Scope evaluation/Semantic analysis
The next step is to make sure that variables and functions referenced in the scope actually exist! To do this I created the Scope
struct which can store Modules
(imported libraries such as math
, random
and time
), Functions
(either interpreted or externally loaded functions like print
), Variables
(for variables and constants) and optionally, a reference to a “parent scope”. When searching for an item, if it is not found in the current scope, the parent scope will be searched, and its parent scope will be search ad infinitum.
I then wrote the build_scope
function, which searches for function definitions and import statements in a block and adds the function or imported modules to a Scope
, which it then returns. At this stage I would also run a very simple evaluation of the scope, going through each instruction to make sure any referenced variables and functions were available there. If an instruction is a VariableDefinition
statement, I add a temporary dummy variable with the same name to the block’s scope, in case future statements try to access it.
Execution
Finally I implemented basic code execution! I created a simplified example file to run so that I wouldn’t have to worry about as many facets of the language:
var counter = 0
forever {
counter += 1
print("We have now counted", counter - 1, "times")
}
For this simplified code block I would only need to implement variable storage, retrieval and assignment, and evaluation of expressions (i.e. the print
function call and its arguments). At this point even interpreted function calling isn’t implemented as the print
function is built into the language and so doesn’t need to worry about scope or type matching.

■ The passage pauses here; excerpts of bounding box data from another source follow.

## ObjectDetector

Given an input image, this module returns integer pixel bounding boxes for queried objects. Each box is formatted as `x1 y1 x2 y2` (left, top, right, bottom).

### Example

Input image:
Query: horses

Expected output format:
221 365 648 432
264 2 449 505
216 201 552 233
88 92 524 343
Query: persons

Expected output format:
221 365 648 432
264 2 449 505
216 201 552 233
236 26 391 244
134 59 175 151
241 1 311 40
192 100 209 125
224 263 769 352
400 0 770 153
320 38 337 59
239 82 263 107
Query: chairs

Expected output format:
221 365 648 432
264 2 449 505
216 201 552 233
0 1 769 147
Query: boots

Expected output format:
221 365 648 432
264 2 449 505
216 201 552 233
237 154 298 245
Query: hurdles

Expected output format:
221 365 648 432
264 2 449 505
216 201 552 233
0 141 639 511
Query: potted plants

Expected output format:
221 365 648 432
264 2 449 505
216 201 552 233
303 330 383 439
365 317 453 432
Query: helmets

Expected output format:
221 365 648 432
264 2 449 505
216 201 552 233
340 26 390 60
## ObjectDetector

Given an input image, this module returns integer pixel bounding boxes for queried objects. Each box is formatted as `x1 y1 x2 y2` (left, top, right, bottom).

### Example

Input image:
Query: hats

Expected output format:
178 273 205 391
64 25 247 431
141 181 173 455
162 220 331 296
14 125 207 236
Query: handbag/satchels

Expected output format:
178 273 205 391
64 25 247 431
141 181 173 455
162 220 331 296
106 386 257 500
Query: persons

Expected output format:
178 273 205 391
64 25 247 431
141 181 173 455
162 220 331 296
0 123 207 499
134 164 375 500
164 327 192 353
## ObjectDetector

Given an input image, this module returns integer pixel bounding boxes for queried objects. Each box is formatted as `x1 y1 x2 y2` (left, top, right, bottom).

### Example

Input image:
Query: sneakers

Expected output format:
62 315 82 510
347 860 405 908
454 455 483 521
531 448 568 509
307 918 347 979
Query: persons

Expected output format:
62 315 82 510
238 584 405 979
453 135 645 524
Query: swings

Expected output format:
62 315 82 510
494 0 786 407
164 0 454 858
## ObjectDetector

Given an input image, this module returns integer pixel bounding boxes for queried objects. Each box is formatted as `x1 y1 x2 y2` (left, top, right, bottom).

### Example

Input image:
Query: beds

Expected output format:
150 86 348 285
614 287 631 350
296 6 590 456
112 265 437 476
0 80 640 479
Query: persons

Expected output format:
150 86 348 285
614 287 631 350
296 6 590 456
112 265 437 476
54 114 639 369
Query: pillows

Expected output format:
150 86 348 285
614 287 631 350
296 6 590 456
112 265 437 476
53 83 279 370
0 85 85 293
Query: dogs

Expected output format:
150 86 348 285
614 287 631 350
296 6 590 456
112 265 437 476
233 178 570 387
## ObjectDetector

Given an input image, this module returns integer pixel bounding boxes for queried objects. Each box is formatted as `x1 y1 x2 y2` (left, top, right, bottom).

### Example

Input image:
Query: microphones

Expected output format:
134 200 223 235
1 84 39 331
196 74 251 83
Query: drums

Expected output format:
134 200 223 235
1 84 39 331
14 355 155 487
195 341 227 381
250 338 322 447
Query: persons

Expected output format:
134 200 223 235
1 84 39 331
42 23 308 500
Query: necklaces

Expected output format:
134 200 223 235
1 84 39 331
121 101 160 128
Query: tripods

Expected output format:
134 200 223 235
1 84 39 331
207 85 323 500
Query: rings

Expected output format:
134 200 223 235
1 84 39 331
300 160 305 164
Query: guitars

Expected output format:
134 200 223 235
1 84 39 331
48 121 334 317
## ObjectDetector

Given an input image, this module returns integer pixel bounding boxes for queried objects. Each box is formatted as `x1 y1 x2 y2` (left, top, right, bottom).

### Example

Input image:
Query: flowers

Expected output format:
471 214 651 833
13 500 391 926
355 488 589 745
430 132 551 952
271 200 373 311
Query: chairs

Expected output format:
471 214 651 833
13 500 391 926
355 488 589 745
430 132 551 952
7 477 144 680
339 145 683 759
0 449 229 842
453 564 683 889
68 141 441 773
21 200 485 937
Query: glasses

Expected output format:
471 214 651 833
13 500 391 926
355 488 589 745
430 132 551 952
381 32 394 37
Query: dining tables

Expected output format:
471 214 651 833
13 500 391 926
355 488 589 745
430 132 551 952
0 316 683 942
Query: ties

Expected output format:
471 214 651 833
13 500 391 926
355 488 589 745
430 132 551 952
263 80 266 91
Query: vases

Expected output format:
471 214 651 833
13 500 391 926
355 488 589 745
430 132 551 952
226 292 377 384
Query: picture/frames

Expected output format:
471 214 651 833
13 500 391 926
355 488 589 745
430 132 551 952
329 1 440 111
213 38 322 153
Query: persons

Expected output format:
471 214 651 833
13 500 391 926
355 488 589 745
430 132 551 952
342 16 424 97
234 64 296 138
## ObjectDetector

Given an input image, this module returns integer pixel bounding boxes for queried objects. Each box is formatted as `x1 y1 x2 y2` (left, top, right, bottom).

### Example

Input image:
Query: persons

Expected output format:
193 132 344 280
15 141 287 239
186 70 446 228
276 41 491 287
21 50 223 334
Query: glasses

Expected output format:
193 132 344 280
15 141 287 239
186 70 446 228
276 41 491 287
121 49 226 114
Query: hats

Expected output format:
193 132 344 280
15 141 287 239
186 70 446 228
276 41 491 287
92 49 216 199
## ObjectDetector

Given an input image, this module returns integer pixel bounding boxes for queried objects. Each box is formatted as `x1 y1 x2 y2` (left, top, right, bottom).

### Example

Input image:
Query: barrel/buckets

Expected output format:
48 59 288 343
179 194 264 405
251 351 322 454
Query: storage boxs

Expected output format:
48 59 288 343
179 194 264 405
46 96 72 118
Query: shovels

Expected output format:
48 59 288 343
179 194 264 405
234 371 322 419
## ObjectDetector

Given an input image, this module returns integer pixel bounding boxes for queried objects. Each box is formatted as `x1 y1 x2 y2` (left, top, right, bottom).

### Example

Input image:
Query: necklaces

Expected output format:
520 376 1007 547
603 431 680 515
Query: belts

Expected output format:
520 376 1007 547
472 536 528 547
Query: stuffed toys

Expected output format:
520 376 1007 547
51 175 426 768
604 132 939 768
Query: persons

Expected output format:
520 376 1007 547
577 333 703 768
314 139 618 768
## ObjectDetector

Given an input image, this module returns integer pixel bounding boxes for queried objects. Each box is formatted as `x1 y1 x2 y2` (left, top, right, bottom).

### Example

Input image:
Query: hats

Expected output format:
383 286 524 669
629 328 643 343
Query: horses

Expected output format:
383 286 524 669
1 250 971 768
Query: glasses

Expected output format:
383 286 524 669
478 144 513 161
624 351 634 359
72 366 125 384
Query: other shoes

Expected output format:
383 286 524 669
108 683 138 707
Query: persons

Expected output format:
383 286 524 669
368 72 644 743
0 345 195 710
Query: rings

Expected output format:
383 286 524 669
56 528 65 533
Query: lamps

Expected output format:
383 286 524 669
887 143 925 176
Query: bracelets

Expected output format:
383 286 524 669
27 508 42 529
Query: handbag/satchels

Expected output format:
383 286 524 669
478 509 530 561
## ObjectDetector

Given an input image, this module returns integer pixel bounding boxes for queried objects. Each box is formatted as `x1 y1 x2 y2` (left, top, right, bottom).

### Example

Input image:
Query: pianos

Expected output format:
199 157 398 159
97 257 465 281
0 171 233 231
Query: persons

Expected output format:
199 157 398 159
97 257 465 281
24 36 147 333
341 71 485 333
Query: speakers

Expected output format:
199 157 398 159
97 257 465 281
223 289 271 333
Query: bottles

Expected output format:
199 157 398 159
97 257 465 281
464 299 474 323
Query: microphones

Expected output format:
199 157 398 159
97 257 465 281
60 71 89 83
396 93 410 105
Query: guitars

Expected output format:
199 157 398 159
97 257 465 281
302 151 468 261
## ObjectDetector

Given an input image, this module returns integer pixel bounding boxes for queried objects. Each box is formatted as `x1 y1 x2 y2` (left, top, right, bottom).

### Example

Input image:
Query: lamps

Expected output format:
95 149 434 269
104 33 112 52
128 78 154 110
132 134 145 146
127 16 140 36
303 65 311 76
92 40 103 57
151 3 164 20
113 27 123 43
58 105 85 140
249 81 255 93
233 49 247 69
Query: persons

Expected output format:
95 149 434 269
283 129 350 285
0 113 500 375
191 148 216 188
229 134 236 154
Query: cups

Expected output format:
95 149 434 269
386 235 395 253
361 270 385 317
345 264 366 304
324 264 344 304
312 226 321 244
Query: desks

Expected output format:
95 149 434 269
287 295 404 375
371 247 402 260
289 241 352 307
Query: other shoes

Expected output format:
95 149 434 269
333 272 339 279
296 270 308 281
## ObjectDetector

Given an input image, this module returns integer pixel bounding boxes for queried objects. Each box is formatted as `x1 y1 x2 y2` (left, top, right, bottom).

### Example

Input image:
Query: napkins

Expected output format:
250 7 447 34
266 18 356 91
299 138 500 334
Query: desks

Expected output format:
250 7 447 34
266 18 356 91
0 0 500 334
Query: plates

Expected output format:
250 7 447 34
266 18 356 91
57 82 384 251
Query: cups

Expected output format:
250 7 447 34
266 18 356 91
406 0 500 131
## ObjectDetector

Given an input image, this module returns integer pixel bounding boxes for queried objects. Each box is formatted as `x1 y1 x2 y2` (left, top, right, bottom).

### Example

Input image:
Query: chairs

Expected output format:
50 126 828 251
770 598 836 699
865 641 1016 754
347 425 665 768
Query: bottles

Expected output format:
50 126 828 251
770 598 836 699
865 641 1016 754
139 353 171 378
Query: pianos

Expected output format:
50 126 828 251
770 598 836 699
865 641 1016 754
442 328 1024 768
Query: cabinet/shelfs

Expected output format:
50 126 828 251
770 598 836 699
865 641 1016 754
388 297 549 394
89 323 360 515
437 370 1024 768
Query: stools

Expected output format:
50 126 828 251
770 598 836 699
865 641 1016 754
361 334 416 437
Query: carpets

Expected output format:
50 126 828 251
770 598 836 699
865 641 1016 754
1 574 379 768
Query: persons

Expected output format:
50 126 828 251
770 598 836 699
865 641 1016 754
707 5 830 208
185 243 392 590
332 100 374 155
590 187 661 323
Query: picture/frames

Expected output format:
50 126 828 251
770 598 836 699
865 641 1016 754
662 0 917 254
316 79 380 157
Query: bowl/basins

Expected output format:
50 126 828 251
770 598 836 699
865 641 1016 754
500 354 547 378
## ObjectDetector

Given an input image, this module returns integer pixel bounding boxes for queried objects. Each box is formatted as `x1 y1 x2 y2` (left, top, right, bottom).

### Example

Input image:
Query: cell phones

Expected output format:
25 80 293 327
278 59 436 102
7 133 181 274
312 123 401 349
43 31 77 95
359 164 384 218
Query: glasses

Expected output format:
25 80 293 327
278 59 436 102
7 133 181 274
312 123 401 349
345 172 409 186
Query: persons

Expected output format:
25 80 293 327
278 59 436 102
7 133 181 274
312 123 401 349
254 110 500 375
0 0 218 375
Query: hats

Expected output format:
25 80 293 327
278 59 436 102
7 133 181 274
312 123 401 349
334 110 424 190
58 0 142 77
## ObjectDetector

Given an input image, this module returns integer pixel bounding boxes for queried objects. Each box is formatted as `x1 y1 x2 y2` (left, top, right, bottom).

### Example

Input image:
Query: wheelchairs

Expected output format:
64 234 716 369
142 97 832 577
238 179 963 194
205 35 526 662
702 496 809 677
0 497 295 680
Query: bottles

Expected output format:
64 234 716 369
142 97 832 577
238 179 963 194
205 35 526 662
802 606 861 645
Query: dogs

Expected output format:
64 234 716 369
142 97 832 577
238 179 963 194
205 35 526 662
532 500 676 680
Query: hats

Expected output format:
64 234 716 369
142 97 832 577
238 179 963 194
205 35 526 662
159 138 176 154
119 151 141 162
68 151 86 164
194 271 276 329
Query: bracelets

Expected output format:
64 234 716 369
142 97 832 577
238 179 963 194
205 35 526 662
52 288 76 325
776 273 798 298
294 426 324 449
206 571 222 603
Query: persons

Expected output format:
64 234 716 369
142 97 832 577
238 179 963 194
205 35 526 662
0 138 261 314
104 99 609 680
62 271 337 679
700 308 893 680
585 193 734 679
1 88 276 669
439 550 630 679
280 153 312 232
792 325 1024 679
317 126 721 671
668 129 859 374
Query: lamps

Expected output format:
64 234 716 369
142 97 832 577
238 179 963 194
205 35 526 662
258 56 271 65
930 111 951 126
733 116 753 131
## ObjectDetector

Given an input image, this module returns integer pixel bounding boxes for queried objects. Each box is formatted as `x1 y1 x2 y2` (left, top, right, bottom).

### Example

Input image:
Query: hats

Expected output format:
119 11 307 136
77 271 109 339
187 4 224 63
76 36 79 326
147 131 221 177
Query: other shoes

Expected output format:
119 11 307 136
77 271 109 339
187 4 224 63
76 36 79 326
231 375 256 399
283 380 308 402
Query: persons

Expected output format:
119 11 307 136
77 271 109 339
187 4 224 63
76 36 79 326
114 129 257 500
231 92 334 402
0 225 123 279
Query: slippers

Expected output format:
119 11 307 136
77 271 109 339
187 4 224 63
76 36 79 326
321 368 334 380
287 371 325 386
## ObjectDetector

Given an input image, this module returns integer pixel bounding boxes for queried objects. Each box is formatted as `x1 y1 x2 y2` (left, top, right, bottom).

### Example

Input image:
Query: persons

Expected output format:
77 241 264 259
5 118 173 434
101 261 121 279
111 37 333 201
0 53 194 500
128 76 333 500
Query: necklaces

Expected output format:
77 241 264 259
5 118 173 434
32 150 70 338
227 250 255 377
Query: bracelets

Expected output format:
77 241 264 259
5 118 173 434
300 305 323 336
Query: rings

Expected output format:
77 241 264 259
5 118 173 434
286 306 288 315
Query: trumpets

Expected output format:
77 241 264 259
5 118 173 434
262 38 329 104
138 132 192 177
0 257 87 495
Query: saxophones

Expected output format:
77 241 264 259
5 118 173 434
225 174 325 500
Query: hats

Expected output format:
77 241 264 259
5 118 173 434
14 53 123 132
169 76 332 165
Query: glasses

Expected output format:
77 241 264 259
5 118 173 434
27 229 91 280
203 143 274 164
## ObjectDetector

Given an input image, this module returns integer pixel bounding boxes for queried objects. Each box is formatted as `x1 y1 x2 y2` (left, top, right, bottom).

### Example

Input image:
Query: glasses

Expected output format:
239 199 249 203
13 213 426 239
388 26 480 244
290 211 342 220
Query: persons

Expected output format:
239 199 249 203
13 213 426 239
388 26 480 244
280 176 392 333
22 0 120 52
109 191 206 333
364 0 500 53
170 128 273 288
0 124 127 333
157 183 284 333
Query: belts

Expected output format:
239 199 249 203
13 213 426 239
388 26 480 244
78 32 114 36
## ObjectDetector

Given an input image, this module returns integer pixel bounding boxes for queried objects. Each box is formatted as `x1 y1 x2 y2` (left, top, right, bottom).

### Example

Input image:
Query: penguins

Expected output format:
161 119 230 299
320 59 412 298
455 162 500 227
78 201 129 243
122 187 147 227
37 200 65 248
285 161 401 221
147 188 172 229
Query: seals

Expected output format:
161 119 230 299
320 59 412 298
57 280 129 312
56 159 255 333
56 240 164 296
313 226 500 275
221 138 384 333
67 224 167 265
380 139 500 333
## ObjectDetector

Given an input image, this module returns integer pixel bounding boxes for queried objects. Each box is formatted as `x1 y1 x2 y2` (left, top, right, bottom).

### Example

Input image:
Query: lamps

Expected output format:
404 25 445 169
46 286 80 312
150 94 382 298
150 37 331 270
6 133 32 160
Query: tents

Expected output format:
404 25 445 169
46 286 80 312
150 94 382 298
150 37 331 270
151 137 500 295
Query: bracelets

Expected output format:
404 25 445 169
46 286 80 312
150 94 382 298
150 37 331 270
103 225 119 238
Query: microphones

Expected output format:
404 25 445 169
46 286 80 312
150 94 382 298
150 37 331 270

A bare implementation capable of operating on this simple piece of code ran without any issues! From here I properly implemented calling of imported library functions and all the possible operations. For any given operation I first evaluated either side of the operation, then attempted to match their types - if one side was an int and the other was a float, I would convert the int to a float before performing any operations.
Fixing function scopes
I discovered that a function uses the scope it’s called in as its parent scope instead of the scope it’s defined in. The below code how this can be a problem.
func foo() {
print(x)
}
func bar() {
var x = 2
foo()
}
var x = 3
foo()
bar()
When foo
is called inside bar
, bar
is used as the parent scope of foo
and so when it tries to read x
it ends up reading the value 2, from the version of x
defined inside bar
. Thus the output is:
3
2
To fix this, I changed the InterpretedFunction
type to store a pointer to its parent scope on definition, which will be used as the basis for the function scope whenever it is called. After a bit of wrangling of values, i finally got it to spit out the desired result!
3
3
I even expanded the example code to make sure everything would work as intended. This example can be found here, and you can use it to test scopes in your own language if you like :)
To be continued…
Hey, I hope you enjoyed reading through my development process! This was originally meant to be my programming project for school, but I ended up moving on to a different idea. There’s a lot still missing, like full type checking, one-sided operators like not
/-
(as in negative) and even if statements XD. I’ll try to implement all that eventually. In the meantime, thanks for reading and have a good rest of your day!